# Angeln in Empuriabrava/Spanien



## pops0104 (20. Dezember 2008)

Hallo zusammen,
hat jemand Erfahrungswerte beim Angeln in Empuriabrava/Spanien...
Gruß
Jürgen aus Köln


----------



## serviola (20. Dezember 2008)

*AW: Angeln in Empuriabrava/Spanien*

Ja,
1. Suchenfunktion benutzen.

Was willst du denn genau wissen?


----------



## pops0104 (21. Dezember 2008)

*AW: Angeln in Empuriabrava/Spanien*

Hey...
Suchfunktion habe ich bereits über Google usw.ausprobiert...Ergebnis war immer in Verbindung mit der Vermietung von Ferienwohnungen...
Ich bin auf einem Campingplatz (Laguna)...der direkt an der Muga liegt...
Frage ist die Muga zum fischen empfehlenswert ?

* _ROHDATEN_:
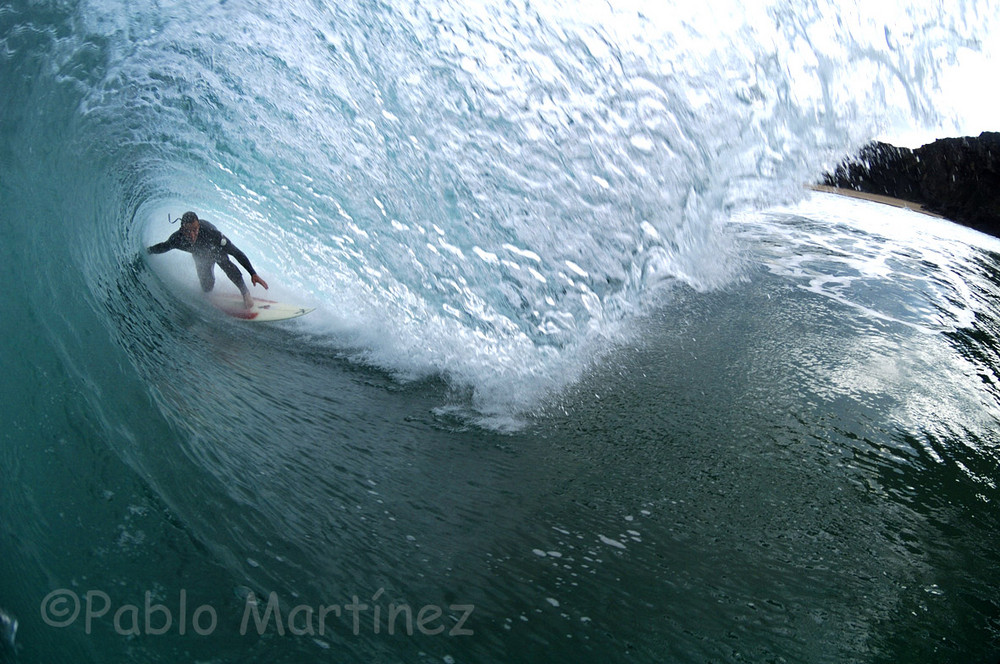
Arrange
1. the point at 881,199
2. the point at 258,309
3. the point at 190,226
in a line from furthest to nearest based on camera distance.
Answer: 1. the point at 881,199
2. the point at 190,226
3. the point at 258,309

* _DIE AUFGABE_: Zähl alle Orte, Länder, Gewässer und Campingplätze auf, die in der Forumsdiskussion über das Angeln in Empuriabrava mit Namen genannt werden. Die Daten spielen hierfür keine Rolle.

* _SCHRIFTLICHE ANTWORT_: Empuriabrava, Spanien, Köln, der Campingplatz Laguna und die Muga.